Minister McConalogue, in response to a parliamentary question, informed Deputy Troy the Department of Housing, Local Government and Heritage (DHLGH) is the lead authority responsible for the interim review of Ireland's 5th Nitrates Action Programme (NAP) and the associated regulations and his department is working closely with them in this regard.
“As part of the European Commission’s Implementing Decision granting Ireland its current Nitrates Derogation, additional conditionality was included by the Commission requiring a two-year review of water quality,” Mr McConalogue said.
“Under that review water quality data for 2021 and 2022 must be compared, and where the review identifies polluted waters or where worsening trends have occurred over this period, the maximum stocking rate limit permitted under the Nitrates Derogation must reduce from 250kg to 220kg livestock manure nitrogen per hectare from 2024 onwards. The EPA is currently working to provide the water quality data that will be used in this review.”

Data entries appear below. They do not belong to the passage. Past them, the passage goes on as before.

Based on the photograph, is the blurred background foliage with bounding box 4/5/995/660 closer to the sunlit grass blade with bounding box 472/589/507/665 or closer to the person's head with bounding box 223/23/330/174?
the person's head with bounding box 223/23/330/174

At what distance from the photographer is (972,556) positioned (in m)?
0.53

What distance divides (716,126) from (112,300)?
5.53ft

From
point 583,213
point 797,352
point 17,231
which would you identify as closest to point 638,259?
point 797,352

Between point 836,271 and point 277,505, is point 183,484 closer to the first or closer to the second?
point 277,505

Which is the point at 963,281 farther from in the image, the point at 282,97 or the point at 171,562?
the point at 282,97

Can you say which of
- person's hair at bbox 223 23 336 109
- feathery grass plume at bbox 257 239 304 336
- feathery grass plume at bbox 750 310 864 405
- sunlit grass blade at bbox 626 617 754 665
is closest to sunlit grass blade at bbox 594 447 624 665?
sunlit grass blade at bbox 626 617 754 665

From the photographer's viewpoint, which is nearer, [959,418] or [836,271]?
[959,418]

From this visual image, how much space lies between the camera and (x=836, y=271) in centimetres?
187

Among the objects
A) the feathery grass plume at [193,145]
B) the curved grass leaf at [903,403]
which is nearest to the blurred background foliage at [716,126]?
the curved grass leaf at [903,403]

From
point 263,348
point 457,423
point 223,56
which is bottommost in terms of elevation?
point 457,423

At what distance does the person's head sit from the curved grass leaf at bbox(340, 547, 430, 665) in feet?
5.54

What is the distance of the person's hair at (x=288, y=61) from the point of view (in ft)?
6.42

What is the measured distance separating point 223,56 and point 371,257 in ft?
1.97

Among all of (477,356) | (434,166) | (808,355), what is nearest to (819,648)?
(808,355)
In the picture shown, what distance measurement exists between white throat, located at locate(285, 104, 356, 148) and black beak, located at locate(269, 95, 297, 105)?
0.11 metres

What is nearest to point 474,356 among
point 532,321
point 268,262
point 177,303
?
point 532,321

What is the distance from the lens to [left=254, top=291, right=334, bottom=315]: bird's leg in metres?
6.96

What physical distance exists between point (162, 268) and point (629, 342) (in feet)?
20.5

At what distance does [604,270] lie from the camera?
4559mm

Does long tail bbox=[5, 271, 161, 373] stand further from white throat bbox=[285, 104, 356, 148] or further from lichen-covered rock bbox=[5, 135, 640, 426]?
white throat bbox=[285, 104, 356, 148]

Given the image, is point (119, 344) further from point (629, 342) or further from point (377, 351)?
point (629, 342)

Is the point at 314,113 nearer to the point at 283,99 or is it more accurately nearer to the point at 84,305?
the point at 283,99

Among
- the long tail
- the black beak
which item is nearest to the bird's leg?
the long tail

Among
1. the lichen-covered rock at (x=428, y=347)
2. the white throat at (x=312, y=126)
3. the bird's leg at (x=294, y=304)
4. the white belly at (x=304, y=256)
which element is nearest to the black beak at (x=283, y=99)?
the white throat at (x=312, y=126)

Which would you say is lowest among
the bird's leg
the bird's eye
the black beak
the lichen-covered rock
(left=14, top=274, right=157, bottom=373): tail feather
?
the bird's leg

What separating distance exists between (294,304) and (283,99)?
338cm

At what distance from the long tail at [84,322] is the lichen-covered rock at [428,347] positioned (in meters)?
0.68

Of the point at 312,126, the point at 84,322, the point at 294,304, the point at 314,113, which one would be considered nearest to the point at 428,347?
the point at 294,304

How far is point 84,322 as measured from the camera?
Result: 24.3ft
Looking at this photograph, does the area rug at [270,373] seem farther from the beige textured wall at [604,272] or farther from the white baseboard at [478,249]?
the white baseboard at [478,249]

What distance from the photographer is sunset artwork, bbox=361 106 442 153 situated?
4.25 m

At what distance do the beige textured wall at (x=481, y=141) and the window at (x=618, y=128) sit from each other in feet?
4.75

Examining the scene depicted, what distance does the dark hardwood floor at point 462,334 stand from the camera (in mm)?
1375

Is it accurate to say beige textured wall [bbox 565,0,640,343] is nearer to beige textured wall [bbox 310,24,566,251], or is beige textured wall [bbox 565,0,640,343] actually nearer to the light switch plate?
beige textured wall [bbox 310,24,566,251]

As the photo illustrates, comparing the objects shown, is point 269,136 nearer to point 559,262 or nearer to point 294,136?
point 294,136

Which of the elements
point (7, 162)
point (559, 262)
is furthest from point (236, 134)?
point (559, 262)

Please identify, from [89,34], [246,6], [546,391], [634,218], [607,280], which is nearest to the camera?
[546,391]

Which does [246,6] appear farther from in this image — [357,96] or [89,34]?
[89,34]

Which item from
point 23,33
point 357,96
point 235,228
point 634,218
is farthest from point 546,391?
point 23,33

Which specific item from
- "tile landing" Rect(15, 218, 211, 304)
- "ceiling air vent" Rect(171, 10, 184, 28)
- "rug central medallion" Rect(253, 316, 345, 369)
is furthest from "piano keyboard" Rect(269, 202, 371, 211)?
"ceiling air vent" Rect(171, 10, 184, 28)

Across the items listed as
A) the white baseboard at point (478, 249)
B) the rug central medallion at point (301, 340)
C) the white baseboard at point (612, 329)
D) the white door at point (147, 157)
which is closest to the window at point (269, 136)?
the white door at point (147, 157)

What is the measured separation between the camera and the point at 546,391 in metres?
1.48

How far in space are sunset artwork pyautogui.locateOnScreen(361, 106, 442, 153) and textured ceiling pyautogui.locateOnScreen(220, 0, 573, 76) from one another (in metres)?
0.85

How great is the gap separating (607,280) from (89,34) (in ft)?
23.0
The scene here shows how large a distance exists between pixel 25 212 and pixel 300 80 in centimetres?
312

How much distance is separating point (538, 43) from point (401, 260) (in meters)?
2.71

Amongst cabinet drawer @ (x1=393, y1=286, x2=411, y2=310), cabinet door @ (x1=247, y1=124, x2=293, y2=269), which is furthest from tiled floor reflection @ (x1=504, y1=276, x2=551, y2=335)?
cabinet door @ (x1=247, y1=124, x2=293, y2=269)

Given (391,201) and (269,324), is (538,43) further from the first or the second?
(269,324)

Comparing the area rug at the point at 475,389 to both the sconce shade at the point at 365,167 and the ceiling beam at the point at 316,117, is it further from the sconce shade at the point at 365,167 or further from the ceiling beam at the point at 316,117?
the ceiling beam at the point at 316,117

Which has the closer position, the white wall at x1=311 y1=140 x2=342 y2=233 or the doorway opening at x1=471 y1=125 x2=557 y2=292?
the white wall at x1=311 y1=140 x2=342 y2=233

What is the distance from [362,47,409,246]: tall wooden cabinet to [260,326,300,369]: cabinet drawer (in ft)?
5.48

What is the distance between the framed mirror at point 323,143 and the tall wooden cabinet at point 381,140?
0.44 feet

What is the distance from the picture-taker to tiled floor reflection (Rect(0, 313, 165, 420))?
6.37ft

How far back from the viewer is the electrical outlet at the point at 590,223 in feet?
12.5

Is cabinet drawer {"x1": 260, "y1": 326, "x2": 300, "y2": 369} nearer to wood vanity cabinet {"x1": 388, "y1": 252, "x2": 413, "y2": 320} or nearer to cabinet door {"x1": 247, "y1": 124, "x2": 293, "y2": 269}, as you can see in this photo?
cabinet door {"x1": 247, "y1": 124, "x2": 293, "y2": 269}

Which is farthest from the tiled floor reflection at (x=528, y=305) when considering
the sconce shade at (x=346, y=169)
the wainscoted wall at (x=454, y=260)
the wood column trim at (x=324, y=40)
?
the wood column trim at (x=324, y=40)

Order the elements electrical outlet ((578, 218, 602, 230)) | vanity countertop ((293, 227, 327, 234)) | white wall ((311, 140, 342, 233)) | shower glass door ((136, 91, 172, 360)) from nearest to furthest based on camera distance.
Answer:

He added: “In addition to working on the interim review, my officials are preparing a case to engage further with the European Commission with the objective of seeking flexibility from them on the two-year water quality review with a view to giving existing measures more time to demonstrate their impact. However, there is no guarantee that there will be a change to the Commission's Implementing Decision as it stands.”